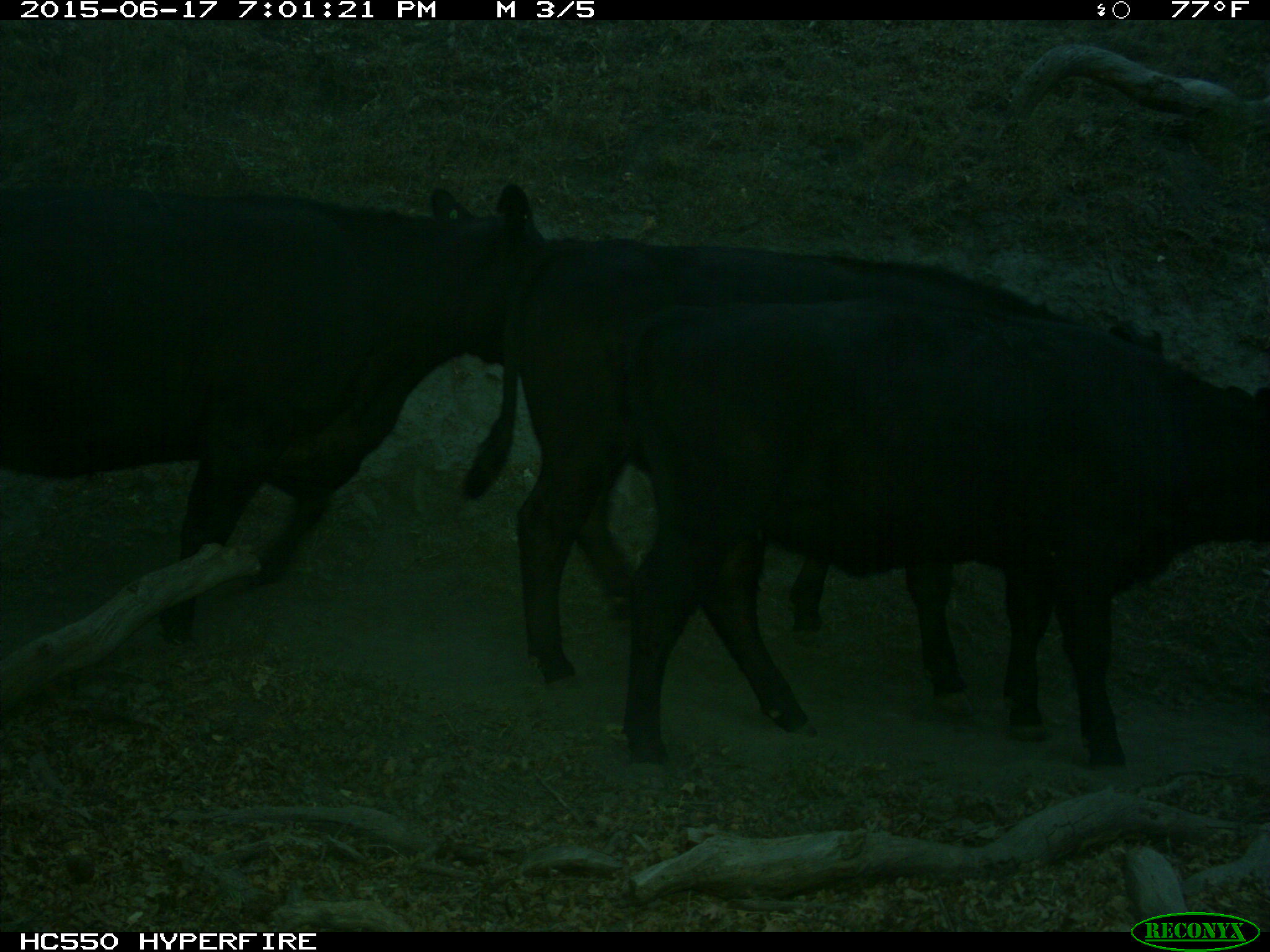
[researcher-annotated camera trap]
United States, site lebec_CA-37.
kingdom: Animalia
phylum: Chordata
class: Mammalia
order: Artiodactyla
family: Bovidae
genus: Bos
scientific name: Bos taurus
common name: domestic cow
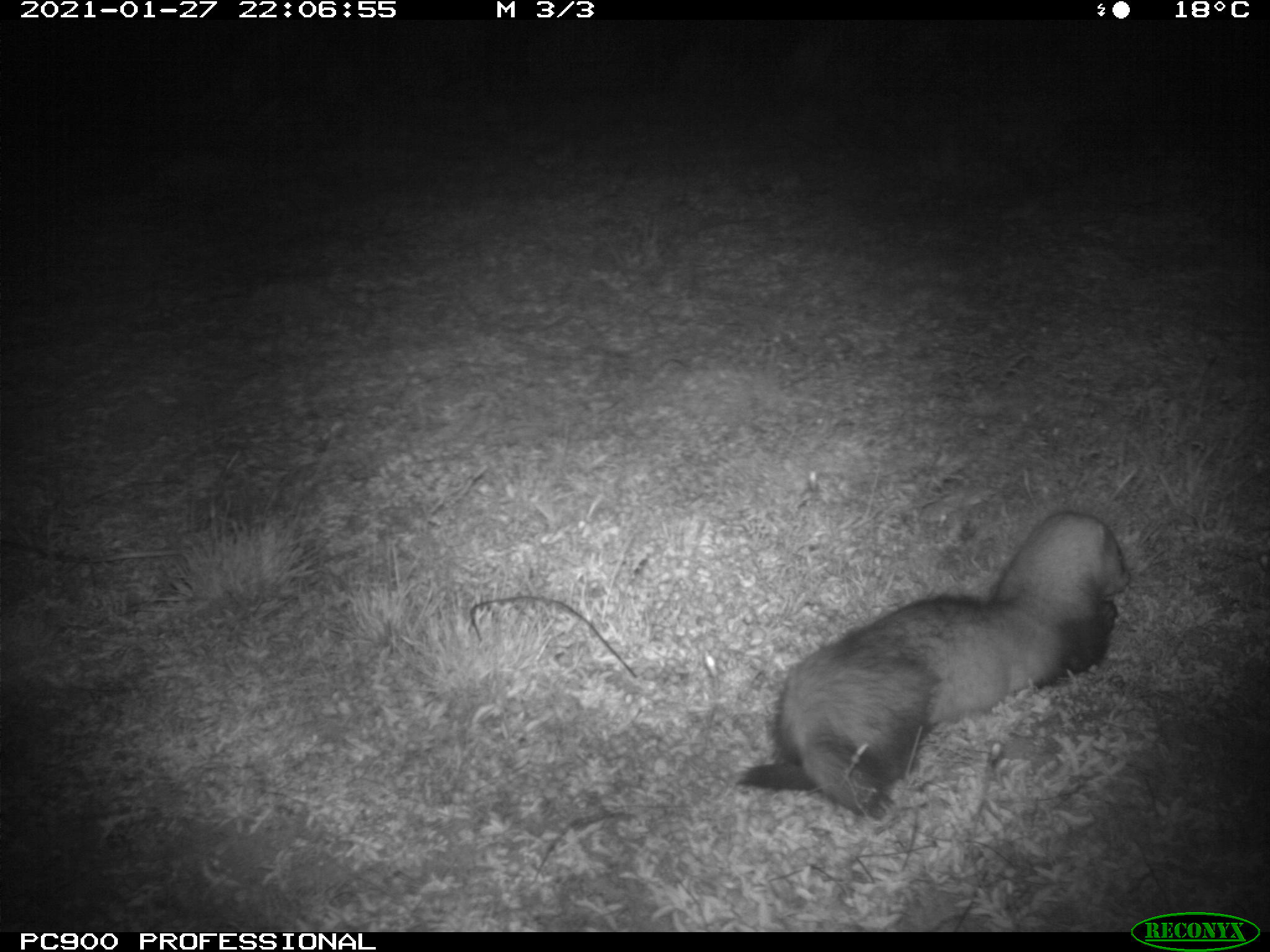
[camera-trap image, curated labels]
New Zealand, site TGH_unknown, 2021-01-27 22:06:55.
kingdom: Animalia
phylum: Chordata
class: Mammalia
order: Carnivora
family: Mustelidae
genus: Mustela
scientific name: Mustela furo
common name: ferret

Work instruction: Each entry, start to finish, goes into your copy exactly; the pictures stay out.

Answer area:
[researcher-annotated camera trap]
United States, site lebec_CA-37.
kingdom: Animalia
phylum: Chordata
class: Mammalia
order: Artiodactyla
family: Bovidae
genus: Bos
scientific name: Bos taurus
common name: domestic cow
[camera-trap image, curated labels]
New Zealand, site TGH_unknown, 2021-01-27 22:06:55.
kingdom: Animalia
phylum: Chordata
class: Mammalia
order: Carnivora
family: Mustelidae
genus: Mustela
scientific name: Mustela furo
common name: ferret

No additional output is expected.